That works if the electrical supply authority will provide a seperate supply. But there are times when they don't. Also, some metros are holding the owner responsible for unpaid electrical bills run up by tenants.

----------


## TJFASA

The best thing to do is to install a private prepaid meter after the municple meter. Transfer the municple account from the tenant to the landlord. Then the tenant has to pay the landlord for all electricity consumed. The landlord inturn pays the munciplality and there is never any outstanding electrical bills.

----------


## duncan drennan

> The best thing to do is to install a private prepaid meter after the municple meter. Transfer the municple account from the tenant to the landlord. Then the tenant has to pay the landlord for all electricity consumed. The landlord inturn pays the munciplality and there is never any outstanding electrical bills.


Okay, I misunderstood. So you actually have a normal municipal account and the prepaid meter piggy backs onto that? How does that work exactly?

----------


## TJFASA

You cant remove the munciple meter but you can turn the premises into your own private prepaid system if the premises is being rented. This means that the landlord has the munic account in his name and the tenant has to pay the landlord in advance for electricity.

The landlord installs a prepaid meter after the munic meter and issues the tenant with unique recharge tokens. Tokens are programed to that meter only and are only obtainable from the landlord.

If the landlord lives in a different location, once payment is received he can SMS, Email or fax the token to his tenant. 

The Tenant punches the number on the token into the keypad of the meter and energizes the meter for the value of the token. Tokens are sold in differnt amounts such as R50.00 , R100.00 etc.

A third party can also collect revenue from tenants and issue the tokens on behalf of a Landlord- Revenue Management.

----------


## duncan drennan

Where exactly do you (the landlord) get the tokens from?

----------


## TJFASA

We supply the meter and sell the tokens to the landlord for R2.00 each. The landlord nominates the values he wants on his tokens. Usually they buy 100 tokens at a time which lasts that meter several months. When the tenant buys electricity from the landlord say for a value of R 100.00 he will also be charged R2.00 for the cost of the token.

----------


## TJFASA

We supply the meter and the tokens to the landlord. When the tokens run out only the landlord can purchase them from us.

----------


## duncan drennan

TJ, I think that is a really cool system. When we were considering renting out out granny flat, I found out about putting in a prepaid meter there, but *shucks*, it would have be _really_ expensive (new cables, municipality, bla-de-bla). Your solution would be *perfect*.

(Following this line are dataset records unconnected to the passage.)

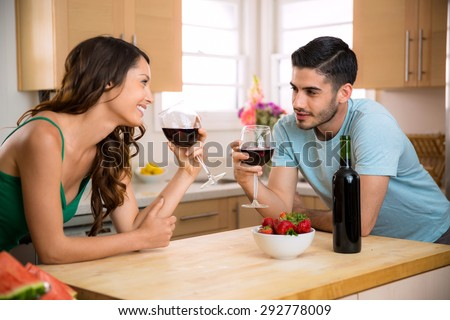 Male and female sipping red wine in the kitchen sharing a romantic gaze with chemistry - stock photo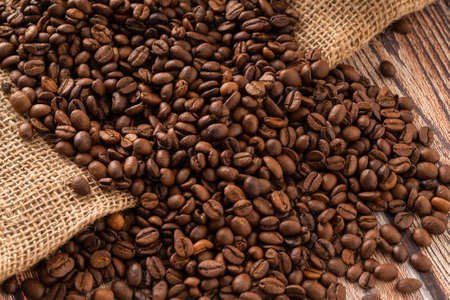 coffee background, coffee beans on burlap and wooden table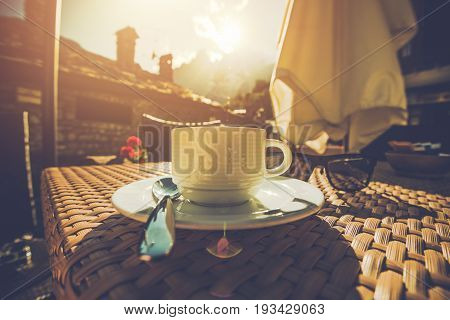 Cup of Tasteful Full Arabica Coffee in the Italian Cafe During Scenic Sunset. Coffee Time.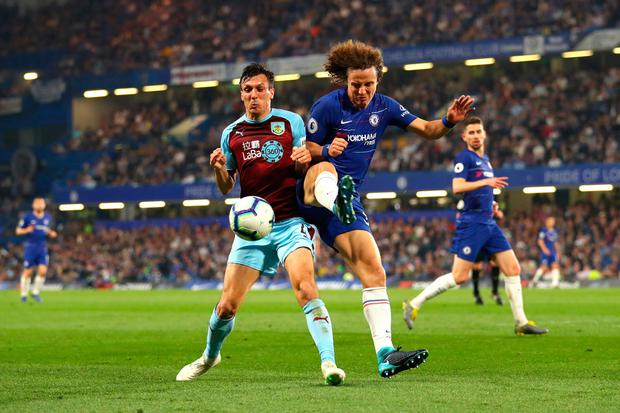 Jack Cork of Burnley and David Luiz of Chelsea battle for possession during the Premier League match between Chelsea FC and Burnley FC at Stamford Bridge on April 22, 2019 in London, United Kingdom. (Photo by Warren Little/Getty Images)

I think it is a really useful service to offer to landlords who don't want to go through the schlep of installing a whole new cable for a granny flat. I'm not sure how difficult it is to have a prepaid meter installed into a house and connected to the municipality's system, so there may even be scope for landlord's renting out whole houses?

Do you have a website?

----------


## entoserv

This is very nice but I see a problem here. What stops people from bypassing the meter.

----------


## TJFASA

You cant bypass the meter without physically cutting into the live wires and going around the meter. The problem is the landlord will detect a drop in consumption and may come and investigate. 

The meters themselves are sealed and once opened cannot be resealed without showing evidence of tampering. 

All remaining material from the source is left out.